La ministre Pedrica Saint Jean a, pour sa part, insisté sur le caractère historique et abouti du processus, fruit des assises départementales. Elle a parlé de « tournant », d’« actions concrètes et mesurables » et de « responsabilité collective ». Là encore, le discours est fort, mais il repose essentiellement sur une promesse de traduction future des recommandations en engagements effectifs. Or, ce futur est précisément ce qui inquiète : combien de recommandations antérieures ont déjà été saluées, adoptées… puis oubliées ?
L’annonce de la création d’un Comité national de suivi, appuyé par dix comités départementaux, illustre parfaitement cette ambiguïté. Sur le papier, l’initiative est ambitieuse. Dans les faits, elle soulève une question centrale : en quoi ce nouveau dispositif échappera-t-il au sort de tant d’autres structures annoncées avec solennité, mais restées inefficaces faute de moyens, de volonté politique réelle ou de mécanismes de reddition de comptes ?

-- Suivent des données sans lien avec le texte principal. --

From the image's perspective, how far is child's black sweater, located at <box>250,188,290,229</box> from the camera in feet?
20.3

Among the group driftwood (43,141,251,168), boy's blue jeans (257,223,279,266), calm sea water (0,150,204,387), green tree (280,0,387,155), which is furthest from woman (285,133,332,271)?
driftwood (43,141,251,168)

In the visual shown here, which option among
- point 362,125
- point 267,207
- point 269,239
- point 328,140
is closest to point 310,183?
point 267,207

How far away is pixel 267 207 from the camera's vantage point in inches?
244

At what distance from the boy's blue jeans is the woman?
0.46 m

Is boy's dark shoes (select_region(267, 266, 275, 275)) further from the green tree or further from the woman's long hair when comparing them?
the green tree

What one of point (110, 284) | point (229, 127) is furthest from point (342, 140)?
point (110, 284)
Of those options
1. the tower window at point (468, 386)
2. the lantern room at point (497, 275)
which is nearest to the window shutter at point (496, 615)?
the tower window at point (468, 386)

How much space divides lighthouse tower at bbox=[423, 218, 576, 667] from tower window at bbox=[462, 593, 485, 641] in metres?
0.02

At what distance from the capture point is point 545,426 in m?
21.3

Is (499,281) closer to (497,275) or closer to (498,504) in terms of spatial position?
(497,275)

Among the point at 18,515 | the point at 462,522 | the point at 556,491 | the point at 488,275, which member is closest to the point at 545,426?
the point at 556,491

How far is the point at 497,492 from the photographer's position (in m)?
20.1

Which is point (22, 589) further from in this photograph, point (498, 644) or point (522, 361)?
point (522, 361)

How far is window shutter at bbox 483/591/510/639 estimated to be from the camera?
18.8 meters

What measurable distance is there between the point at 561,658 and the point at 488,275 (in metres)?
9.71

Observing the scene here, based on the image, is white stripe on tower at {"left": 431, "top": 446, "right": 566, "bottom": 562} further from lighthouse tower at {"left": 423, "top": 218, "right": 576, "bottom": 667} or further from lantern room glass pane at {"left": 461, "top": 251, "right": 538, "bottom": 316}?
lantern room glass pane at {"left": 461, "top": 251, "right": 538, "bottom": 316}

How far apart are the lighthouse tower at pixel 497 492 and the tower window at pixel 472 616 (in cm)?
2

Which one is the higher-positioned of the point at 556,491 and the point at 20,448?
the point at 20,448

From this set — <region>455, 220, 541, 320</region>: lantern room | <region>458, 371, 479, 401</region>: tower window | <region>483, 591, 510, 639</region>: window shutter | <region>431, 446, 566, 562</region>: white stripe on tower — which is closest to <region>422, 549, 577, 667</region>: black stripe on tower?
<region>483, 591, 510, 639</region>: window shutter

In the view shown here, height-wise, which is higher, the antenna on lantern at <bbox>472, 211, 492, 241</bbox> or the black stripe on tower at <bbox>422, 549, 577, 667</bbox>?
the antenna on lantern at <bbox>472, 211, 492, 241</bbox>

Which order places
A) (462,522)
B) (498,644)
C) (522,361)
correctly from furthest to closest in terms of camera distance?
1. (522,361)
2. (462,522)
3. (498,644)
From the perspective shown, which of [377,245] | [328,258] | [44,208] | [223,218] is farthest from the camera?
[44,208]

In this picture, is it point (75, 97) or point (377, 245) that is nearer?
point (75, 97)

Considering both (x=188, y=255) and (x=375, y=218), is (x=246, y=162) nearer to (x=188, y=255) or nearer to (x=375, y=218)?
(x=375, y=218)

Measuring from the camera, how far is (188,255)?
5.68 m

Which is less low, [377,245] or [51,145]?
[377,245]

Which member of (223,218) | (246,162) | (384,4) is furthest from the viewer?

La déclaration finale, l’adoption du Plan d’Actions national et la signature d’engagements viennent clore ces États généraux dans une atmosphère consensuelle. Mais ce consensus masque mal l’essentiel : aucune évaluation publique des échecs passés, aucune remise en question institutionnelle, aucune garantie claire que ces plans et comités ne rejoindront pas les archives déjà bien fournies de l’administration publique.
Affirmer que « sans femmes, il n’y a ni élections crédibles ni démocratie solide » est une vérité indiscutable. Mais à force de la répéter sans en tirer des conséquences politiques immédiates et vérifiables, elle risque de perdre sa force mobilisatrice.
Au final, ces États généraux confirment surtout une constante : en Haïti, les femmes continuent d’être au cœur des discours, mais à la périphérie des décisions réelles. Tant que l’action concrète ne remplacera pas la ritualisation des engagements, la participation politique des femmes restera un objectif proclamé… plus qu’une réalité transformée.